Coding a domain specific text generator

2023-01-24 01:11 问答作者：

A friend of mine is in the real estate business and after being showed the art of writing copy for real estate ads, I realized that it is very formulaic. Especially when advertising online as there are predefined fields you fill in.

Naturally, I thought about creating a generator that pretty much automates writing 开发者_运维技巧the ads. i don't expect it to generate outstanding or even very good copy, just that it can put together words and sentences like a human would.

I have a skeleton/template that defines an ad and I've also put together a set of phrases and words that can be randomly selected, but I am interested in more general aspects of coding such a generator? Any suggestions, tips or literature that I can read to better understand this little project better?

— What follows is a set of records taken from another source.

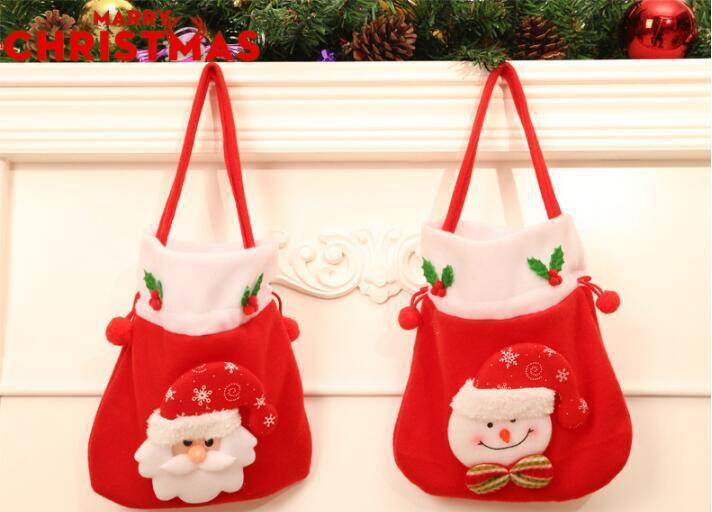 Hot jardin fête mignon Père Noël Bonhomme de neige Bonbons Sacs cadeaux Cookie Emballage Sacs à main Party Joyeux Noël Ensemble rangement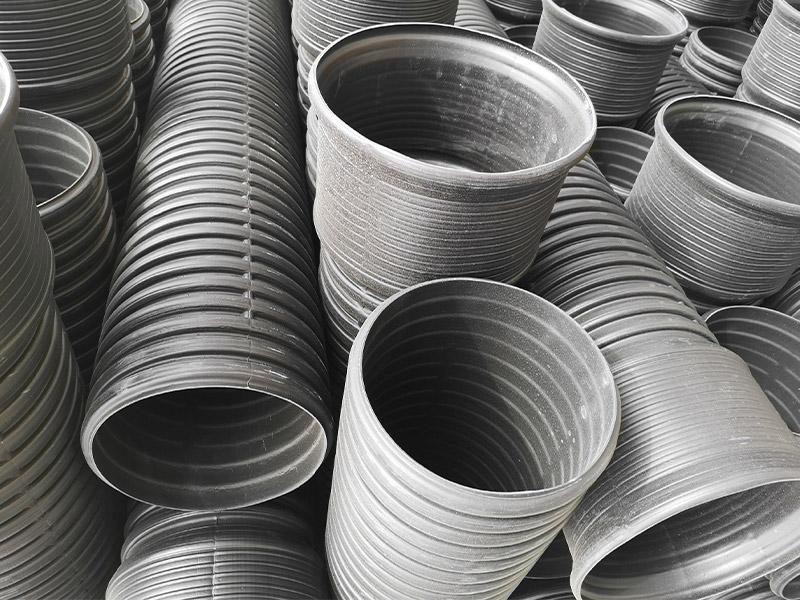 新疆钢波纹管新疆金属波纹管厂家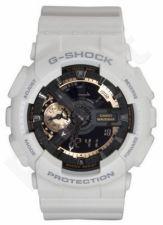 Laikrodis CASIO G-SHOCK WHITE  GA-110RG-7ADR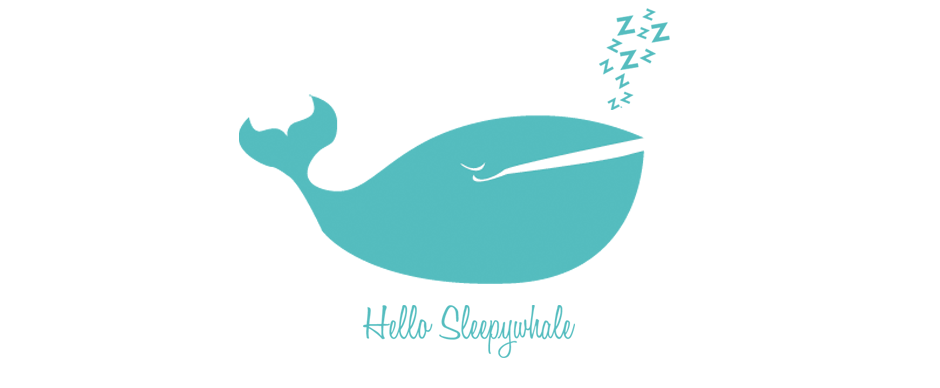 Hello Sleepywhale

using metadata about the listing would be one way.

Say for a given house, you have these attributes:

(type: bungalo, sq feet: <= 1400) You could use the phrase "cozy cottage".

bedrooms: obvious, same thing with bathrooms. Assume using the word Large, medium, etc.

garage spots: if > 2 then "Can park many vehicles", etc.

You could go even further with this given the lat/lon for the address, there are web services that you can find the amount of parks nearby, crime in the neighborhood, etc.

Rick

I'd say there are three basic approaches you could take to a problem like this, depending on how flexible you want the system to be and on how much work you want to put into it. The simplest is to treat it as a report generation problem, along the lines of Rick's suggestion. That's probably the way I'd go to produce a first draft of a listing. The results would be pure boilerplate, but each listing could be quickly punched up by the copywriter.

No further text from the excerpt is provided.